# Your goal:
Nothing should differ between your answer and the records below.

[[ Records shown open ]]

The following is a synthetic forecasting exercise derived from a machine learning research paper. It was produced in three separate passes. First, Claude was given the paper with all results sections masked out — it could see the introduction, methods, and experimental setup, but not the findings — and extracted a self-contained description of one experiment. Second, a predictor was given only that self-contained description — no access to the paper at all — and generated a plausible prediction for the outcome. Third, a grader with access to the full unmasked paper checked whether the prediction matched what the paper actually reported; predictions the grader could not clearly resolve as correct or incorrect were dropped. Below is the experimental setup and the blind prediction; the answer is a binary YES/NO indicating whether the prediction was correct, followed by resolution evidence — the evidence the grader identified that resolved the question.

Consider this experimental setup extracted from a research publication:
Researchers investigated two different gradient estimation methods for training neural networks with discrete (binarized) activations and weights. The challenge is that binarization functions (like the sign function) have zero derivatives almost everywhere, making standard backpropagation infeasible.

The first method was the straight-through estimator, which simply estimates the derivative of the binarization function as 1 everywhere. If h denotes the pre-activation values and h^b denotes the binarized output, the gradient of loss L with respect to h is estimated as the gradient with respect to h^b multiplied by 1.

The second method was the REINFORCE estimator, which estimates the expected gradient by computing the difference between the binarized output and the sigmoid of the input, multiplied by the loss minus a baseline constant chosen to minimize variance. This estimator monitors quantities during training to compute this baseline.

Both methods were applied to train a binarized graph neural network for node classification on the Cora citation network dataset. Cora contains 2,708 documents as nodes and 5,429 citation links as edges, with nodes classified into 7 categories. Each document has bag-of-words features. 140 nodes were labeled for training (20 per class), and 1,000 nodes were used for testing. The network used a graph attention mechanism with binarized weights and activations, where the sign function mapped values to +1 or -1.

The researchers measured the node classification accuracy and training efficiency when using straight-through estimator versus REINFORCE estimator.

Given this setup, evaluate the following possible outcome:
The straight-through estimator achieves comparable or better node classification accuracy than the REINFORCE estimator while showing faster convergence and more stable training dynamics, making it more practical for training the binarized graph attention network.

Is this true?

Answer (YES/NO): NO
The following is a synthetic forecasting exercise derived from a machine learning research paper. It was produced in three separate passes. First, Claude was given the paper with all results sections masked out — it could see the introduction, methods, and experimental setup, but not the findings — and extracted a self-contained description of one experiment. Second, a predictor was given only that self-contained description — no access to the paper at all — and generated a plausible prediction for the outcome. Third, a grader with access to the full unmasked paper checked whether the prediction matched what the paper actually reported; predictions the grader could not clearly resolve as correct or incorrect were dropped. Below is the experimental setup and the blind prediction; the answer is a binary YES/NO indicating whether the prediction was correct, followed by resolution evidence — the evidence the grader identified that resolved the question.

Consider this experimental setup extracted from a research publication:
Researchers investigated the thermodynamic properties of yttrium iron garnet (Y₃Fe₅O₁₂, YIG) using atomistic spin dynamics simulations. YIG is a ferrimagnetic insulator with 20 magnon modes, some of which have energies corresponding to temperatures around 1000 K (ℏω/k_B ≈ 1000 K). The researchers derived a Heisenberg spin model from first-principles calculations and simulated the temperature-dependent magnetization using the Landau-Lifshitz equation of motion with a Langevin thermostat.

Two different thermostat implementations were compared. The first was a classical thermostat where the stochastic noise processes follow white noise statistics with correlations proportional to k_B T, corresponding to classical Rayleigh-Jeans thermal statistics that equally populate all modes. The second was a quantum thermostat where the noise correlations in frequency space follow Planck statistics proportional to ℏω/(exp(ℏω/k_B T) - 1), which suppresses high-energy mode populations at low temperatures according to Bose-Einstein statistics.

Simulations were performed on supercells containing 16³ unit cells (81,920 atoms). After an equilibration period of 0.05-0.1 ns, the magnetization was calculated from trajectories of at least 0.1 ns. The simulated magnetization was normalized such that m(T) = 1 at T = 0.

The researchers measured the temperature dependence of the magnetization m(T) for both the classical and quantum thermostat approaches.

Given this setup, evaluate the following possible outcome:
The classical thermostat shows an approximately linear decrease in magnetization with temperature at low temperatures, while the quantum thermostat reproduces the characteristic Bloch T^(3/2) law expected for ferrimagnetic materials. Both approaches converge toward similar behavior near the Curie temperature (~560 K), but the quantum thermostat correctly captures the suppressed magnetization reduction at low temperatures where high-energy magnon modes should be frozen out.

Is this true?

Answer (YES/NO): NO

[[ Records shown closed ]]

# Solution for this task:
The following is a synthetic forecasting exercise derived from a machine learning research paper. It was produced in three separate passes. First, Claude was given the paper with all results sections masked out — it could see the introduction, methods, and experimental setup, but not the findings — and extracted a self-contained description of one experiment. Second, a predictor was given only that self-contained description — no access to the paper at all — and generated a plausible prediction for the outcome. Third, a grader with access to the full unmasked paper checked whether the prediction matched what the paper actually reported; predictions the grader could not clearly resolve as correct or incorrect were dropped. Below is the experimental setup and the blind prediction; the answer is a binary YES/NO indicating whether the prediction was correct, followed by resolution evidence — the evidence the grader identified that resolved the question.

Consider this experimental setup extracted from a research publication:
Researchers investigated two different gradient estimation methods for training neural networks with discrete (binarized) activations and weights. The challenge is that binarization functions (like the sign function) have zero derivatives almost everywhere, making standard backpropagation infeasible.

The first method was the straight-through estimator, which simply estimates the derivative of the binarization function as 1 everywhere. If h denotes the pre-activation values and h^b denotes the binarized output, the gradient of loss L with respect to h is estimated as the gradient with respect to h^b multiplied by 1.

The second method was the REINFORCE estimator, which estimates the expected gradient by computing the difference between the binarized output and the sigmoid of the input, multiplied by the loss minus a baseline constant chosen to minimize variance. This estimator monitors quantities during training to compute this baseline.

Both methods were applied to train a binarized graph neural network for node classification on the Cora citation network dataset. Cora contains 2,708 documents as nodes and 5,429 citation links as edges, with nodes classified into 7 categories. Each document has bag-of-words features. 140 nodes were labeled for training (20 per class), and 1,000 nodes were used for testing. The network used a graph attention mechanism with binarized weights and activations, where the sign function mapped values to +1 or -1.

The researchers measured the node classification accuracy and training efficiency when using straight-through estimator versus REINFORCE estimator.

Given this setup, evaluate the following possible outcome:
The straight-through estimator achieves comparable or better node classification accuracy than the REINFORCE estimator while showing faster convergence and more stable training dynamics, making it more practical for training the binarized graph attention network.

Is this true?

Answer (YES/NO): NO
The following is a synthetic forecasting exercise derived from a machine learning research paper. It was produced in three separate passes. First, Claude was given the paper with all results sections masked out — it could see the introduction, methods, and experimental setup, but not the findings — and extracted a self-contained description of one experiment. Second, a predictor was given only that self-contained description — no access to the paper at all — and generated a plausible prediction for the outcome. Third, a grader with access to the full unmasked paper checked whether the prediction matched what the paper actually reported; predictions the grader could not clearly resolve as correct or incorrect were dropped. Below is the experimental setup and the blind prediction; the answer is a binary YES/NO indicating whether the prediction was correct, followed by resolution evidence — the evidence the grader identified that resolved the question.

Consider this experimental setup extracted from a research publication:
Researchers investigated the thermodynamic properties of yttrium iron garnet (Y₃Fe₅O₁₂, YIG) using atomistic spin dynamics simulations. YIG is a ferrimagnetic insulator with 20 magnon modes, some of which have energies corresponding to temperatures around 1000 K (ℏω/k_B ≈ 1000 K). The researchers derived a Heisenberg spin model from first-principles calculations and simulated the temperature-dependent magnetization using the Landau-Lifshitz equation of motion with a Langevin thermostat.

Two different thermostat implementations were compared. The first was a classical thermostat where the stochastic noise processes follow white noise statistics with correlations proportional to k_B T, corresponding to classical Rayleigh-Jeans thermal statistics that equally populate all modes. The second was a quantum thermostat where the noise correlations in frequency space follow Planck statistics proportional to ℏω/(exp(ℏω/k_B T) - 1), which suppresses high-energy mode populations at low temperatures according to Bose-Einstein statistics.

Simulations were performed on supercells containing 16³ unit cells (81,920 atoms). After an equilibration period of 0.05-0.1 ns, the magnetization was calculated from trajectories of at least 0.1 ns. The simulated magnetization was normalized such that m(T) = 1 at T = 0.

The researchers measured the temperature dependence of the magnetization m(T) for both the classical and quantum thermostat approaches.

Given this setup, evaluate the following possible outcome:
The classical thermostat shows an approximately linear decrease in magnetization with temperature at low temperatures, while the quantum thermostat reproduces the characteristic Bloch T^(3/2) law expected for ferrimagnetic materials. Both approaches converge toward similar behavior near the Curie temperature (~560 K), but the quantum thermostat correctly captures the suppressed magnetization reduction at low temperatures where high-energy magnon modes should be frozen out.

Is this true?

Answer (YES/NO): NO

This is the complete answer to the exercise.